▶ **DESCRIÇÃO DA TAREFA**
Retome a crónica sobre a noite de passagem de ano e prossiga-a a partir da última frase apresentada.

==== TRECHO FORNECIDO ====

A clientela, empazinada aceitou que se ligasse a televisão que como de costume tinha um programa digno de um jogo de solteiros contra casados: um horror. Se o mau gosto valesse dinheiro, Portugal era mais rico que a Suiça!
Pronto, lá soaram as doze badaladas, lá se fizeram os votos da praxe e a conversa ganhou corpo. O que os camaradas Simas e Álvaro contaram da sua estravagante juventude académica, dava para escrever pelo menos três capítulos duma enciclopédia erótica dos anos sessenta. As consortes ouviam-nos com a indeferença que trinta anos de casamento dão a estas memórias quase póstumas. E lá chegaram os queijos. E houve quem comesse. E houve quem bebesse. E houve tempo para destruir o governo actual, o sistema de segurança social, os candidatos á presidência da república, a ileteracia reinante, o sistema nacional de saúde e o consumismo desbragado que se vê por aí.
Às três e meia da matina, oito casais de meia idade chegaram à conclusão que já não tinham vinte anos, e resolveram recolher a quarteis. Ficou por encetar um chouriço Revilla de meio metro que a Laurinda propunha como fim de festa: os temps já não são os mesmos. A melancolia também não.
Mas...no fundo da noite, como uma pertinaz vela acesa, a amizade fez acto de presença. E a ternura. E a vida. E a esperança. E os amigos. Presentes e ausentes: todos. E vocês. Bom ano

mcr fecit, pelas 10 horas e vinte da madrugada de domingo, 1 de Janeiro do ano da graça de 2006

Crónica de um ano que começa

Incursões, 01.01.06
Foi um 31 daqueles, porque quando acordei ontem, desalmado, estava convencido de que era ainda dia 30 e que a passagem de ano era só a seguir e só percebi que não era quando vi que estava tudo fechado e não havia onde almoçar e disse para mim - que merda - é sempre a mesma coisa nos últimos anos.
Fiquei por casa a ler coisas e depois lembrei-me que tinha de jantar e que não tinha combinado nada com ninguém, é sempre assim!, e fui procurar sítios abertos onde pudesse jantar, depois de ter ido levar umas botas à minha filha que ela tinha deixado esquecidas em minha casa e que eram fundamentais vá-se lá saber por quê, mas há coisas que temos de fazer e pronto.
Desatei a enviar mensagens e alguns telefonemas e falei com a Ju, a minha amiguinha querida que estava no Porto com o João, verdadeiro alfacinha que é do Belenenses coisa inóspita como eu ser da Académica e que além disso tem humor e acabei convencido, sim, convencido, porque sou tímido, a ir jantar a Leça a casa do Jorge que eu não conhecia e que adorei conhecer. Também estava a Luísa que nunca sei se é optimista ou pessimista mas que é uma alegria e é jornalista como a Ju e como eu fui, já lá vai tempo e esse não volta, e estava a Carla que é irmã do Jorge e que eu nunca tinha visto mas que vi e que ainda, a esta hora, hora tardia, ainda continuo a ver. A ver, sim, que a imaginação é fértil e eu sou dado a essas coisas de imaginar o que gosto de imaginar.

==== EXCERTO DOS DADOS ====

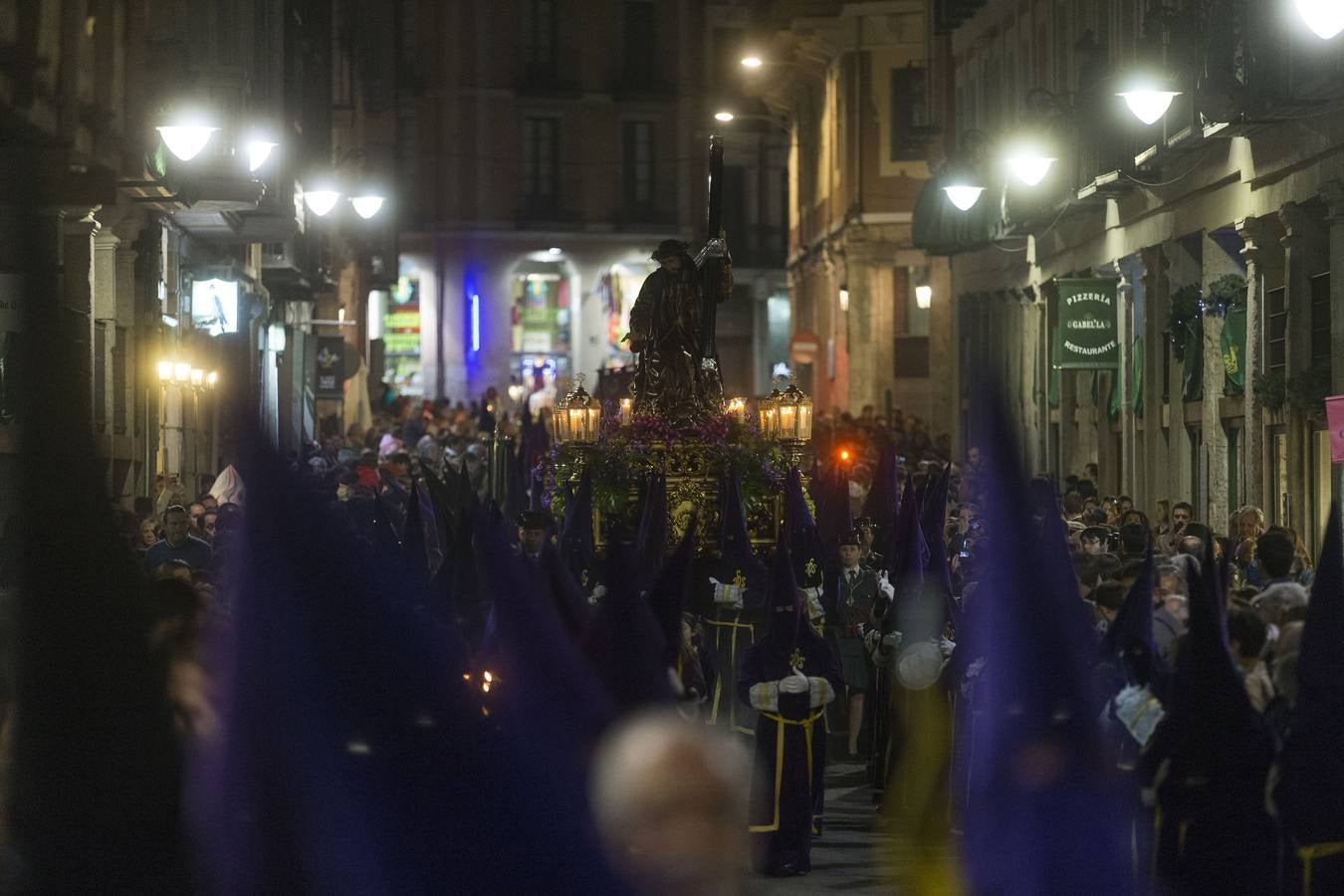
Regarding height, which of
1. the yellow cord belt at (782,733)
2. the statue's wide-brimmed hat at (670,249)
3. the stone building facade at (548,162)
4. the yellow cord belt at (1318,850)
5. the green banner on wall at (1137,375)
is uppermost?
the stone building facade at (548,162)

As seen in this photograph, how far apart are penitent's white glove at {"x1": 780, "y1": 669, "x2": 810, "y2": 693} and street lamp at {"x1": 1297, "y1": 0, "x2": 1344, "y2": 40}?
6372 mm

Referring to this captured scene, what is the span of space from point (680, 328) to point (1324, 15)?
9.13 metres

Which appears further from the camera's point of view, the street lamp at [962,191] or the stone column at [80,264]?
the street lamp at [962,191]

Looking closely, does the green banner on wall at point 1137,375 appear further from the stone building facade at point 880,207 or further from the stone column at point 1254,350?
the stone building facade at point 880,207

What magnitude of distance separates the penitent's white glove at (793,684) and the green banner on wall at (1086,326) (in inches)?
656

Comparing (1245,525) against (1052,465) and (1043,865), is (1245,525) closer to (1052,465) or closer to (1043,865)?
(1043,865)

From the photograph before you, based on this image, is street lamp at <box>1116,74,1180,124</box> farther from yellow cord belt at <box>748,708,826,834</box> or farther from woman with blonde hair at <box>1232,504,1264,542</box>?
yellow cord belt at <box>748,708,826,834</box>

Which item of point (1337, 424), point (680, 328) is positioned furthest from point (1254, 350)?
point (1337, 424)

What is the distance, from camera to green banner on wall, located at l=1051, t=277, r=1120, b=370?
30.3 metres

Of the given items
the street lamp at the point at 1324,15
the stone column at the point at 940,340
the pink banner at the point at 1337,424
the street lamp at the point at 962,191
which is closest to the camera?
the pink banner at the point at 1337,424

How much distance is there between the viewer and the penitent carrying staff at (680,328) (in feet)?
82.4

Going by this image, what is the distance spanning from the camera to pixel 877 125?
5275cm

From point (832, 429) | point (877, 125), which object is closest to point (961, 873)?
point (832, 429)

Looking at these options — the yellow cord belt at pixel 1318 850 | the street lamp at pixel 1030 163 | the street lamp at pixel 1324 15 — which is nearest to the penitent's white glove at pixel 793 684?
the yellow cord belt at pixel 1318 850
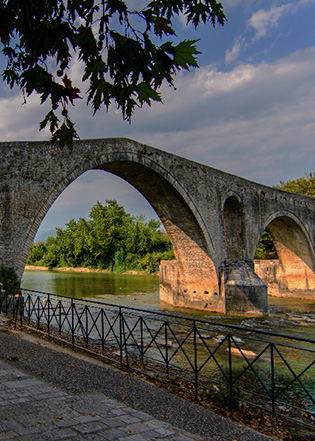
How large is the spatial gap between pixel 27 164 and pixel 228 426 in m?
8.47

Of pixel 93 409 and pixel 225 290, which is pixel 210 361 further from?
pixel 225 290

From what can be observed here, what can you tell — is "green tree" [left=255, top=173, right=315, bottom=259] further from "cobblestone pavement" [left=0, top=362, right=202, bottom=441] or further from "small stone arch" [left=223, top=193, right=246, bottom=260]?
"cobblestone pavement" [left=0, top=362, right=202, bottom=441]

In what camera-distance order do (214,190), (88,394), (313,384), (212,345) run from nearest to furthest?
(88,394) → (313,384) → (212,345) → (214,190)

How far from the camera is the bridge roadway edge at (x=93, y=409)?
3.23 metres

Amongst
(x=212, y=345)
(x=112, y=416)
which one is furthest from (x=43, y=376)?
(x=212, y=345)

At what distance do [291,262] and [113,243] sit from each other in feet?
78.7

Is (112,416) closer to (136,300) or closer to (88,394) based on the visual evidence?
(88,394)

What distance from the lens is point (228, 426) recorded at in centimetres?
362

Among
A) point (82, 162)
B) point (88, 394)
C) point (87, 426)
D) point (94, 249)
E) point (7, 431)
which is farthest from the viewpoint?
point (94, 249)

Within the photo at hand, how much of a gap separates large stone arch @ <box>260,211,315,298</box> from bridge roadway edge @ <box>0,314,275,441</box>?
17.7 metres

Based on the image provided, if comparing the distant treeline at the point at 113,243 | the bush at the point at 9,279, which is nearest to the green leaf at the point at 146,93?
the bush at the point at 9,279

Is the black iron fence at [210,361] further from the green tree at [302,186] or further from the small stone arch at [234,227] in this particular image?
the green tree at [302,186]

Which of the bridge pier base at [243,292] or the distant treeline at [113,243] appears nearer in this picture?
the bridge pier base at [243,292]

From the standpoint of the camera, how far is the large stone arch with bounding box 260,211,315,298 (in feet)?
70.1
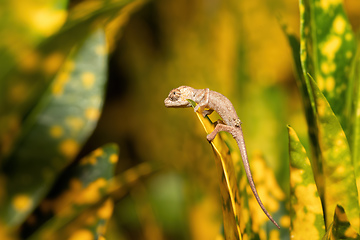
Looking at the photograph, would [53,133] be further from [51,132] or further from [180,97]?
[180,97]

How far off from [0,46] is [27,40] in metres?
0.05

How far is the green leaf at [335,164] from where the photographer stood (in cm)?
47

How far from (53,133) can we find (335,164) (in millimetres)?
415

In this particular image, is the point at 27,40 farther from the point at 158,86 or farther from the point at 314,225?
the point at 158,86

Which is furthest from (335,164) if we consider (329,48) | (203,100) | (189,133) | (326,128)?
(189,133)

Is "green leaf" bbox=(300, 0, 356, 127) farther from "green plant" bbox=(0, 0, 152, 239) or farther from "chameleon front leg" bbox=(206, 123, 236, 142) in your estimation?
"green plant" bbox=(0, 0, 152, 239)

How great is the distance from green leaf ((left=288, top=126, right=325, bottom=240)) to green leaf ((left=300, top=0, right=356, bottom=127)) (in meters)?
0.10

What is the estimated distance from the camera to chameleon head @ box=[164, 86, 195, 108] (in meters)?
0.74

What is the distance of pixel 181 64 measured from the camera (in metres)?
1.37

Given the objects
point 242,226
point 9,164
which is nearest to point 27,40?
point 9,164

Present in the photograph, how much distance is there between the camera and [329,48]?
0.55m

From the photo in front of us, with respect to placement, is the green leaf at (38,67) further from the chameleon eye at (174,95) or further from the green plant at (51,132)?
the chameleon eye at (174,95)

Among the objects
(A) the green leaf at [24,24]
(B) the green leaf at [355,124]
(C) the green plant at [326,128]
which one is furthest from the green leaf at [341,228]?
(A) the green leaf at [24,24]

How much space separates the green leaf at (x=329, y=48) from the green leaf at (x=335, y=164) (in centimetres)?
8
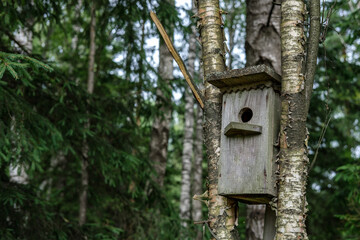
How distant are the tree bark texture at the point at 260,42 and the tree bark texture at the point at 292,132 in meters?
1.74

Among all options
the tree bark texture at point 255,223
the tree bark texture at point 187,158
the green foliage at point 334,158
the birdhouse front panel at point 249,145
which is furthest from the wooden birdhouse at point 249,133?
the tree bark texture at point 187,158

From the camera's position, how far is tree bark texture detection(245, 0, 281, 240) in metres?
4.44

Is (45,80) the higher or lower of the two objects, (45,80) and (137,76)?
the lower

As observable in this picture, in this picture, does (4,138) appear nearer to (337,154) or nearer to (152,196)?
(152,196)

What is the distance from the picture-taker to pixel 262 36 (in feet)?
14.9

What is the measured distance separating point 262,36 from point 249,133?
6.69 feet

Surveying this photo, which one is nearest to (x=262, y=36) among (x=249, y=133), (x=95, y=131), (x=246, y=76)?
(x=246, y=76)

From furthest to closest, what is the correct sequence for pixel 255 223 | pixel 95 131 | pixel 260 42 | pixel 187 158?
pixel 187 158 → pixel 95 131 → pixel 260 42 → pixel 255 223

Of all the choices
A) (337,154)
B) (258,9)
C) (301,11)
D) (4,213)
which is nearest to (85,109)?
(4,213)

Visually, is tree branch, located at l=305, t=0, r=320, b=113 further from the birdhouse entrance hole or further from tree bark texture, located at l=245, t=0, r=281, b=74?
tree bark texture, located at l=245, t=0, r=281, b=74

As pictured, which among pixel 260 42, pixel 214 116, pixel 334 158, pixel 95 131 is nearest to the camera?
pixel 214 116

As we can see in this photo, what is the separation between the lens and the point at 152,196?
6648 millimetres

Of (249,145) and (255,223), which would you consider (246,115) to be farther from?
(255,223)

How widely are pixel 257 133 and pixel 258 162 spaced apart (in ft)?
0.62
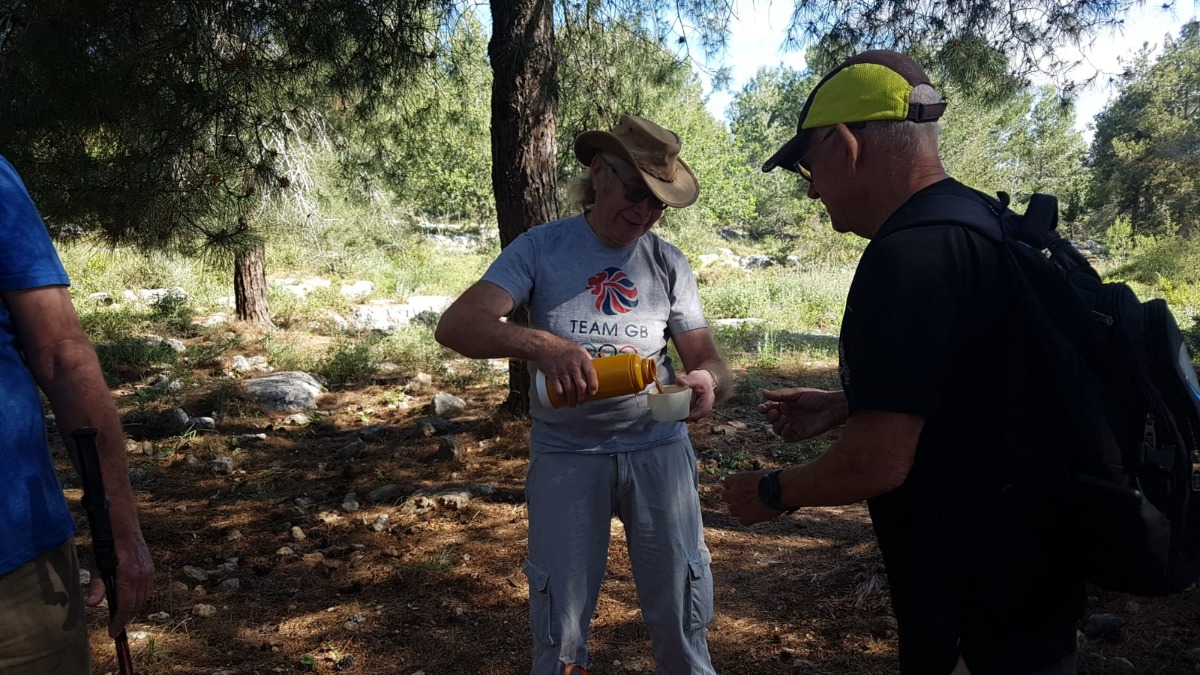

====

▶ **RESULTADO DO EXERCÍCIO**
Demorámos imenso tempo para irmos aonde tínhamos de ir que a cidade estava cheia e fomos, já com baixas porque a Ju e o João desistiram, mas veio a Ana que é uma boa onda e sabe de mim, a uma festa numas caves do Oporto em Gaia onde havia pessoas bonitas mas não resisti e disse que hoje em dia não basta ser bonito, é preciso ter atitude ou se preferirmos ter classe, coisa que escasseia por aí, mas que a Carla tem e eu disse-lhe e ela com classe desmarcou suavemente, mas eu continuo a vê-la por aqui e hei-de vê-la por aí, estou certo disso porque a atitude é assim mesmo.
Pouco ou o acaso pode fazer a diferença entre o tudo e o que é nada e eu hoje percebi isso mais do que nunca, porque estive na eminência de ir jantar a uma área de serviço como já jantei no Natal de 1999, ou começar o ano bem, coisa a que dou importância desde há alguns anos porque a vida é assim e eu espero ter sido claro quando lhes disse, a eles, que era assim mesmo, e porque sinto que o ano começou bem e a Carla tem atitude e é um ano novo cheio de graça, coisa em que não fui tão explícito quando disse, porque não, coisas que todos percebem, eu sei que percebem, porque já todos passaram por aí e sabem que há coisas que não se explicam.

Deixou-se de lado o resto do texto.